We have to use the resolvePDFJS function to get the named exports:

import { resolvePDFJS } from 'pdfjs-serverless'

const { getDocument } = await resolvePDFJS()

[!NOTE] Once Cloudflare workers support top-level await, we can remove this wrapper and re-export all PDF.js named exports directly again.

🦕 Deno

import { resolvePDFJS } from 'https://esm.sh/pdfjs-serverless'

// Initialize PDF.js
const { getDocument } = await resolvePDFJS()
const data = Deno.readFileSync('sample.pdf')
const doc = await getDocument({
  data,
  useSystemFonts: true,
}).promise

console.log(await doc.getMetadata())

// Iterate through each page and fetch the text content
for (let i = 1; i <= doc.numPages; i++) {
  const page = await doc.getPage(i)
  const textContent = await page.getTextContent()
  const contents = textContent.items.map(item => item.str).join(' ')
  console.log(contents)
}

🌩 Cloudflare Workers

import { resolvePDFJS } from 'pdfjs-serverless'

addEventListener('fetch', (event) => {
  event.respondWith(handleRequest(event.request))
})

async function handleRequest(request) {
  if (request.method !== 'POST')
    return new Response('Method Not Allowed', { status: 405 })

  // Get the PDF file from the POST request body as a buffer
  const data = await request.arrayBuffer()

  // Initialize PDF.js
  const { getDocument } = await resolvePDFJS()
  const doc = await getDocument({
    data,
    useSystemFonts: true,
  }).promise

  // Get metadata and initialize output object
  const metadata = await doc.getMetadata()
  const output = {
    metadata,
    pages: []
  }

  // Iterate through each page and fetch the text content
  for (let i = 1; i <= doc.numPages; i++) {
    const page = await doc.getPage(i)
    const textContent = await page.getTextContent()
    const contents = textContent.items.map(item => item.str).join(' ')

    // Add page content to output
    output.pages.push({
      pageNumber: i,
      content: contents
    })
  }

  // Return the results as JSON
  return new Response(JSON.stringify(output), {
    headers: { 'Content-Type': 'application/json' }
  })
}

How It Works

First, some string replacements of the PDF.js library is necessary, i.e. removing browser context references and checks like typeof window.

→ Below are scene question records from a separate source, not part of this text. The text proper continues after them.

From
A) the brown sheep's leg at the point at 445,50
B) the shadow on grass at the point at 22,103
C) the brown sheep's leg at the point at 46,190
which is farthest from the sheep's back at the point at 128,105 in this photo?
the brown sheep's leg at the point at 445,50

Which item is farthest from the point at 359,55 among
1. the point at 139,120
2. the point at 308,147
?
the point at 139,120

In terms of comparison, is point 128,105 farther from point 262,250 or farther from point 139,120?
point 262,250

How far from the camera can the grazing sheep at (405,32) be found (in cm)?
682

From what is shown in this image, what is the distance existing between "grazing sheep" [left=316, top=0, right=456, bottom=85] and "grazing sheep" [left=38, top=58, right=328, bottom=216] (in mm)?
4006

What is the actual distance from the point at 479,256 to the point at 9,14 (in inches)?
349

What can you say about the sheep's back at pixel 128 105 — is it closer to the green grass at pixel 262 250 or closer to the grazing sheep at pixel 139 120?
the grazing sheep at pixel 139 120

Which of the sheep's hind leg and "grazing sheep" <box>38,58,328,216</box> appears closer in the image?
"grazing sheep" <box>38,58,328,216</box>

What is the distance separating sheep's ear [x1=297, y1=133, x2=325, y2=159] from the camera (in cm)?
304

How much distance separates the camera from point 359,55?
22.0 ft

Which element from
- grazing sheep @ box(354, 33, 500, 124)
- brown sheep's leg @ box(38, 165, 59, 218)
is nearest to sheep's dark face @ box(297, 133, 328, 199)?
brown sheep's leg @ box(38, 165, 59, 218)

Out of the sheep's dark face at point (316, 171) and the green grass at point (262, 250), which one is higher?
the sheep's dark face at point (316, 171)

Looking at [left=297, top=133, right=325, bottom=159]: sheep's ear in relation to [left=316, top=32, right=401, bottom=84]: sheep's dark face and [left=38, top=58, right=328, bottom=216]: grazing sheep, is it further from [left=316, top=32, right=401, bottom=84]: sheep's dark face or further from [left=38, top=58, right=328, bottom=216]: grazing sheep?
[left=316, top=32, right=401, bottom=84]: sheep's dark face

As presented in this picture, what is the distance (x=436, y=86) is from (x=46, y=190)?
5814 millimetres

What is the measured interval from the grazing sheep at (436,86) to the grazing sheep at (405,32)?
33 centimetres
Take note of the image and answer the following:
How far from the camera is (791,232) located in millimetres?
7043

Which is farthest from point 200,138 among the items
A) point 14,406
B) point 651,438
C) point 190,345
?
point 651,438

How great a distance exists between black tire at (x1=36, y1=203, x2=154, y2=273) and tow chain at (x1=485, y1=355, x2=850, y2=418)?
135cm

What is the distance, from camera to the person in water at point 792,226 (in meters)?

Additionally, we enforce Node.js compatibility (might sound paradox at first, bear with me), i.e. mocking the canvas module and setting the isNodeJS flag to true.

PDF.js uses a worker to parse and work with PDF documents. This worker is a separate file that is loaded by the main library. For the serverless build, we need to inline the worker code into the main library.

To achieve the final nodeless build, unenv does the heavy lifting by converting Node.js specific code to be platform-agnostic. This ensures that Node.js built-in modules like fs are mocked.

See the rollup.config.ts file for more information.

Inspiration

  • pdf.mjs, a nodeless build of PDF.js v2.